Katy Lin has been Australia’s representative in the Second Committee of the United Nations (UN) General Assembly since January 2009. The Second Committee covers a broad range of sustainable development issues—an area of increasing importance to Australia, and one which has been a core focus of the Government’s enhanced engagement with the UN.
Working with developed and developing country partners, Katy advocates Australia’s positions on resolutions such as support for Small Island Developing States, sustainable development in the context of poverty eradication, and international trade. She worked on the United Nations Summit on Climate Change in the 64th session of the General Assembly, and, in 2009, she was elected as Vice-President to the States Parties to the Law of the Sea. She brings to this role a background in international law, climate change and trade.
“It is a privilege to represent Australia at the United Nations. Negotiating with 191 other countries to reach consensus on international issues of key concern is no small task. It requires building strong, cooperative and effective relationships with people from all cultures—and an optimistic outlook on the ‘bigger picture’. Australia at the UN is where our middle power diplomacy is at work.”
The department contributed to whole-of-government coordination to combat people smuggling and to mitigate the flow of irregular migration to Australia, including by creating three full-time Canberra-based positions to support the Ambassador for People Smuggling Issues. The 2009–10 Budget also provided for a number of new overseas people smuggling-related positions across a range of Australian Government agencies, including DFAT.

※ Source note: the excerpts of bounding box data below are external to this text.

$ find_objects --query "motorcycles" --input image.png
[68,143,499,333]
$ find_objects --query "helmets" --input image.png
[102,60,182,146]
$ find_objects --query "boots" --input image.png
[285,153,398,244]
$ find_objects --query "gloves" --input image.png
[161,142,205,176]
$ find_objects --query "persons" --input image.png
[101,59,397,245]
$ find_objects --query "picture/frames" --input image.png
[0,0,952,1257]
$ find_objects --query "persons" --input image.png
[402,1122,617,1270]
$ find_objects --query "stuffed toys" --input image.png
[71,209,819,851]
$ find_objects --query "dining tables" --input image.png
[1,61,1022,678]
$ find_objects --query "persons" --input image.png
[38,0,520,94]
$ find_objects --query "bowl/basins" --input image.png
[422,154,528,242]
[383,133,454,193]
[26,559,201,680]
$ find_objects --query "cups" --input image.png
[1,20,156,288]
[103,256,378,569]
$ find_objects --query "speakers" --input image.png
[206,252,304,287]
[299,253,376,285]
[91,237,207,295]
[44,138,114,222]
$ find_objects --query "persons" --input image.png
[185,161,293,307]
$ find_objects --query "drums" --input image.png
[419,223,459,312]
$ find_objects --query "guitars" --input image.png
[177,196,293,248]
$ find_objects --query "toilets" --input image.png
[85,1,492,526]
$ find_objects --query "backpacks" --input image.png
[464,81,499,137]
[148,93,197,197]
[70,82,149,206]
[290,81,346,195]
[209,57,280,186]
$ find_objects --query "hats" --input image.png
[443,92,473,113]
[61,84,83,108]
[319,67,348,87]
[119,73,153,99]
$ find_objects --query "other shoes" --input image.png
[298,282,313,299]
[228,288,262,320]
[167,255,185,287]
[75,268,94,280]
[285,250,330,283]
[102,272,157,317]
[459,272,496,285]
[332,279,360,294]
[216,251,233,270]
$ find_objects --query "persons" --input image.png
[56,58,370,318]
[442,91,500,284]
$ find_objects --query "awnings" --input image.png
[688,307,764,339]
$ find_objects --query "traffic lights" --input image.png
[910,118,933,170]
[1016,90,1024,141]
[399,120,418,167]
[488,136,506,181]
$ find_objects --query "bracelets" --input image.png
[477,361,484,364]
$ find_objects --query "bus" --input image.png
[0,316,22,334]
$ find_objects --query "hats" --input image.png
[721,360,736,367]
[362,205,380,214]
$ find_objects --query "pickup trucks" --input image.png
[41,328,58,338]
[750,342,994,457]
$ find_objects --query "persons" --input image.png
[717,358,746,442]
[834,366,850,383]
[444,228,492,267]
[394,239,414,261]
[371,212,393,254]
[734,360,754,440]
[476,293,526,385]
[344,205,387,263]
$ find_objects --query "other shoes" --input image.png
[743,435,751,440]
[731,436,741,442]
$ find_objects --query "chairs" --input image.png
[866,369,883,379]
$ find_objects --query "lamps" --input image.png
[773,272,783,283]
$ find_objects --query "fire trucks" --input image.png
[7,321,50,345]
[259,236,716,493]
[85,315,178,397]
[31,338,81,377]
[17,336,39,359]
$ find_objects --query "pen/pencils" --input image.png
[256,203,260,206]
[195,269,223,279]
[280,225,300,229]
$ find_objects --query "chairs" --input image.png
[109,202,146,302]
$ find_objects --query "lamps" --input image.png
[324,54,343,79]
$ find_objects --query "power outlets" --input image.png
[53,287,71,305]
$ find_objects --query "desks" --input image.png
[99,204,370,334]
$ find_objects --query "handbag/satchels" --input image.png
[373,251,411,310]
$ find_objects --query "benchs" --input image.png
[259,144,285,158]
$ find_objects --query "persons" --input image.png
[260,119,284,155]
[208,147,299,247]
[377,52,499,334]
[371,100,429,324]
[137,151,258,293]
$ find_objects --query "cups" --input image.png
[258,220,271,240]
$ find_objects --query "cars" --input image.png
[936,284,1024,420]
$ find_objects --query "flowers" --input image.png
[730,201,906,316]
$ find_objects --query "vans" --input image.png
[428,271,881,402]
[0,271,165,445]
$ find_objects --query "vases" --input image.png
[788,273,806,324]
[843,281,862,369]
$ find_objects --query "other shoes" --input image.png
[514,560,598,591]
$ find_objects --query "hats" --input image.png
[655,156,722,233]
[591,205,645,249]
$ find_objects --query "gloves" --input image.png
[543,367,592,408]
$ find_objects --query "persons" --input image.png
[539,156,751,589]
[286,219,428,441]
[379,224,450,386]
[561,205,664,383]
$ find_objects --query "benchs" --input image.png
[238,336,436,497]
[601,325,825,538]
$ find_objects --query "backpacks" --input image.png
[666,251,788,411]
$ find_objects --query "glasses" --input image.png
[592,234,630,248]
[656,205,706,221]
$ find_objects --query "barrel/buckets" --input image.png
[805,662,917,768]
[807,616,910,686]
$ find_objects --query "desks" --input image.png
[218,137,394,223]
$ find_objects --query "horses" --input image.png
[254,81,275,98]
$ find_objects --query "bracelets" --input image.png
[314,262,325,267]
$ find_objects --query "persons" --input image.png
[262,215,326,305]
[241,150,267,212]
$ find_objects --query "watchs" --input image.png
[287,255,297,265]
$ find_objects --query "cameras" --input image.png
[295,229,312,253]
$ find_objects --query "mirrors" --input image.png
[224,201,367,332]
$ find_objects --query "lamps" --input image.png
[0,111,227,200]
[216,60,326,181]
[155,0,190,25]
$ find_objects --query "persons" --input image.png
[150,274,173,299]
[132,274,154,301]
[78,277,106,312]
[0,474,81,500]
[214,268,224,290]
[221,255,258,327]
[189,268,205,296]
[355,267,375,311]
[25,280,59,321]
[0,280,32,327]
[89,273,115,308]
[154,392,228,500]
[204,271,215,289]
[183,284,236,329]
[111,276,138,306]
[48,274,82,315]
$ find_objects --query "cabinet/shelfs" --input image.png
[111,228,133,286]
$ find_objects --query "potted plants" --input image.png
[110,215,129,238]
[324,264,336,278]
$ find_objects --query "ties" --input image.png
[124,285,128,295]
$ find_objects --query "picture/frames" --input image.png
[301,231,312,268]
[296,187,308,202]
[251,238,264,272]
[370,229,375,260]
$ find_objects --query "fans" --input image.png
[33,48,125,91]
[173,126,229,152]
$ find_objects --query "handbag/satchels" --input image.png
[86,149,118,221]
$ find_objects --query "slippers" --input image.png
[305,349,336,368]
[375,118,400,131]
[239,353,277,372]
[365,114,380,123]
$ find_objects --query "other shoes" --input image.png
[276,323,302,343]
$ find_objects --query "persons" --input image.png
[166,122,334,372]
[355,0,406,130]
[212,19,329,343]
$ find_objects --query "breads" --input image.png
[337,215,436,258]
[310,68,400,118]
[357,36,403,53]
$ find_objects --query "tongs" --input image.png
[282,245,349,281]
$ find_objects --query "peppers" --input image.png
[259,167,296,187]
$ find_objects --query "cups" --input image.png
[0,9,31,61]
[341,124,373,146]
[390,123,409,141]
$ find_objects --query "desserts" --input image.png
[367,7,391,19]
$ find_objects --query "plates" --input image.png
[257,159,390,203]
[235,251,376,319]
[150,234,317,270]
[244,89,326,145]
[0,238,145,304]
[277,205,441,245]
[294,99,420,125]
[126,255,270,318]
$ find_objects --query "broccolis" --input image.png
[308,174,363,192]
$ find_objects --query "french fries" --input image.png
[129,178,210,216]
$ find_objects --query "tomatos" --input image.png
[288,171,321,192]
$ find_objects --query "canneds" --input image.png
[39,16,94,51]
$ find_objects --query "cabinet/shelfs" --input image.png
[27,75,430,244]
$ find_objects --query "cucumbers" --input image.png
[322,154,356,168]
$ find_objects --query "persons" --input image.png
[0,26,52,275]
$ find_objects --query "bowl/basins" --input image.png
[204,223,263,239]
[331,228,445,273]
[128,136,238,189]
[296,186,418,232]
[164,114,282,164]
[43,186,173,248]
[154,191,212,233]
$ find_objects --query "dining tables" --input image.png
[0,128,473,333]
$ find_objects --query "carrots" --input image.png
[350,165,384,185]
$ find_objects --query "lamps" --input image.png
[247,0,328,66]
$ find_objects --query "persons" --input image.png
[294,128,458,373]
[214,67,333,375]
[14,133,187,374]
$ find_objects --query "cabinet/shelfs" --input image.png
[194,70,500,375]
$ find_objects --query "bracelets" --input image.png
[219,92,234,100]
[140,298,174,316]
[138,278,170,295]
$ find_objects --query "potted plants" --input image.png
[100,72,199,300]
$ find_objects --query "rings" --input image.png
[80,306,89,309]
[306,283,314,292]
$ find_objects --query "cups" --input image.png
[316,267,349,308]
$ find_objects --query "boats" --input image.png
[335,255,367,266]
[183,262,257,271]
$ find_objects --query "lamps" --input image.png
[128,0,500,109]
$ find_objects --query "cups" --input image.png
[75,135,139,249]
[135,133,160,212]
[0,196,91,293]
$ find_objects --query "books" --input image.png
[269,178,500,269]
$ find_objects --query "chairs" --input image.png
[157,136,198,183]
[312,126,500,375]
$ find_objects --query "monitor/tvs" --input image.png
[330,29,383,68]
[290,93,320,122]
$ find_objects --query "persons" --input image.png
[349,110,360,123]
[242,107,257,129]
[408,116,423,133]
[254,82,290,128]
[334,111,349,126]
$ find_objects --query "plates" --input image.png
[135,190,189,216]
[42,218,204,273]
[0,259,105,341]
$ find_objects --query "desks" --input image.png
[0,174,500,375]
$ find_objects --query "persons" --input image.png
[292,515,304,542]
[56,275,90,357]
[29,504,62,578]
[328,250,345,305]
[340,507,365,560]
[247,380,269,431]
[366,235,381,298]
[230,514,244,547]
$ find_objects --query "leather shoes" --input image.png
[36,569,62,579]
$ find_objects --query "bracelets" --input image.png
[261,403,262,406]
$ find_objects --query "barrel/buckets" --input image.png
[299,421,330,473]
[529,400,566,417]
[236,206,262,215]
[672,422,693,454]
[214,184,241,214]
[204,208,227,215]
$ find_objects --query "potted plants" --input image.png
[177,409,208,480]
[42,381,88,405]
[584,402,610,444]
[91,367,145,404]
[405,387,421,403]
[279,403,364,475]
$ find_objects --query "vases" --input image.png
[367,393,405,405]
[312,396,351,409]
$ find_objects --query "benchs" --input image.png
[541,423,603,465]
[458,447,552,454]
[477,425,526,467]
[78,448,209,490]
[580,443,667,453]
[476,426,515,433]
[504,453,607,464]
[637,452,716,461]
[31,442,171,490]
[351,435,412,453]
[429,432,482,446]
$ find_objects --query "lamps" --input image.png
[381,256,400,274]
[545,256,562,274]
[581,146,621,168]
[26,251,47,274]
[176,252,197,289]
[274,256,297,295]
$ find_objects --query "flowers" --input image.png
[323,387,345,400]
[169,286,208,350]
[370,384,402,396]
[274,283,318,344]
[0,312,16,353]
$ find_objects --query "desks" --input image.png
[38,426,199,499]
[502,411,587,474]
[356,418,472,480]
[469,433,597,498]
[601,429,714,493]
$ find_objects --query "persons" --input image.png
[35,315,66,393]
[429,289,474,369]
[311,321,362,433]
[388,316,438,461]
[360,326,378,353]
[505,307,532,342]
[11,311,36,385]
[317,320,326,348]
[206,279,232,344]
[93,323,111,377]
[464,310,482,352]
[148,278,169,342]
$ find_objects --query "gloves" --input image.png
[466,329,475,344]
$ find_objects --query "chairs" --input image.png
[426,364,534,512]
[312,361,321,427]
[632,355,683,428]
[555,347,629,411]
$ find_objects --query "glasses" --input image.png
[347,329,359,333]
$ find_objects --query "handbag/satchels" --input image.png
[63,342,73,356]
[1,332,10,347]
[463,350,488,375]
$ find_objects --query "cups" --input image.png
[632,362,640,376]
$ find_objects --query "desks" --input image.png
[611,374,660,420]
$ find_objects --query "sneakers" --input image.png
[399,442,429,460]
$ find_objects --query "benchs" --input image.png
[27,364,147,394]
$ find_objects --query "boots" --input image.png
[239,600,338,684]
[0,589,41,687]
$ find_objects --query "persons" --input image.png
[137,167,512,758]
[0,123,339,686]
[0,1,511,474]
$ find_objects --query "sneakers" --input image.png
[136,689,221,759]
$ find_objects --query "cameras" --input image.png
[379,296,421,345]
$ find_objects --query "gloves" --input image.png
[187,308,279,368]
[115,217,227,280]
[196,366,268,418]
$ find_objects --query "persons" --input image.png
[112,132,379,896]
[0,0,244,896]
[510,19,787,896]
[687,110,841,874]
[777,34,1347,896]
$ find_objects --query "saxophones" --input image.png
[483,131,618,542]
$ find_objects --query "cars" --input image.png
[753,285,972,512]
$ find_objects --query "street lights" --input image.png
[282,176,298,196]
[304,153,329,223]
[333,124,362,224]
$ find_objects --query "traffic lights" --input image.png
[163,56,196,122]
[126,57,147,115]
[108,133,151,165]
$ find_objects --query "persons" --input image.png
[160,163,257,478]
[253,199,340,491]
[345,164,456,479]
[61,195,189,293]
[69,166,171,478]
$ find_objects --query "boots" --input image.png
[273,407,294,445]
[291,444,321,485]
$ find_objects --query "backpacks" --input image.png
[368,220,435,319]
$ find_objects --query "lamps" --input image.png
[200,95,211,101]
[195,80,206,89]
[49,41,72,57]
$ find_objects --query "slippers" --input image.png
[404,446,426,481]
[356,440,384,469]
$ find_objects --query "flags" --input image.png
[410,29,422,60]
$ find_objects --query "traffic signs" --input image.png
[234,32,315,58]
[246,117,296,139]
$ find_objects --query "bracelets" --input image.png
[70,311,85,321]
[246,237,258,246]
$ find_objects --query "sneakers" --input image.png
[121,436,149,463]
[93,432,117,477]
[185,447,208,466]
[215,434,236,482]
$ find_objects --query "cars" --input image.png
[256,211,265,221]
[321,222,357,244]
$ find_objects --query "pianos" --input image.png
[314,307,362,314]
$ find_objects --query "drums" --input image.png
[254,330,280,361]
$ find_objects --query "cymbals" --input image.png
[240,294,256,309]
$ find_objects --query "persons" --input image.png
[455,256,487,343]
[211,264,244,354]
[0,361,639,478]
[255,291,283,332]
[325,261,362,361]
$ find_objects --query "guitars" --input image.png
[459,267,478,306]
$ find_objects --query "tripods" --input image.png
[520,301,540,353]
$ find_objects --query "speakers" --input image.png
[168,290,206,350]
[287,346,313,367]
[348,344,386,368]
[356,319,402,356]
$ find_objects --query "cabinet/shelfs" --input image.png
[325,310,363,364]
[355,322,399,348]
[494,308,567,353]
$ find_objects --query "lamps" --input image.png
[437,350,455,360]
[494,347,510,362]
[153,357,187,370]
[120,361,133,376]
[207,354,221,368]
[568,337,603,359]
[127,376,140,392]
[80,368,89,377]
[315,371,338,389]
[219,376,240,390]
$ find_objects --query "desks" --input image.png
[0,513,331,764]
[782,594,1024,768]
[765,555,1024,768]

At regional posts, the department led inter-agency people smuggling task forces to coordinate Australian bilateral engagement on people smuggling issues with host countries. We supported regional partners, including Indonesia and Malaysia, in their efforts to introduce legislation criminalising people smuggling and human trafficking.
We remained engaged in whole-of-government coordination to combat human trafficking, including by continuing to encourage countries that had not yet done so, to ratify the primary instruments in the fight against people trafficking, the United Nations Convention against Transnational Organised Crime and its supplementary Protocol to Prevent, Suppress and Punish Trafficking in Persons, Especially Women and Children.
The department supported Mr Rudd and Mr Smith at the Commonwealth Heads of Government Meeting (CHOGM) in Port of Spain, Trinidad and Tobago, in November 2009. The meeting progressed Australia’s interests on climate change and our engagement with the Caribbean. Australia was confirmed as the host of CHOGM 2011 and appointed to the Commonwealth Ministerial Action Group (CMAG) for 2009–2011. The department supported the appointment of retired judge of the High Court of Australia, Justice Michael Kirby, to the Commonwealth Eminent Persons’ Group, to examine and modernise the way Commonwealth business is conducted.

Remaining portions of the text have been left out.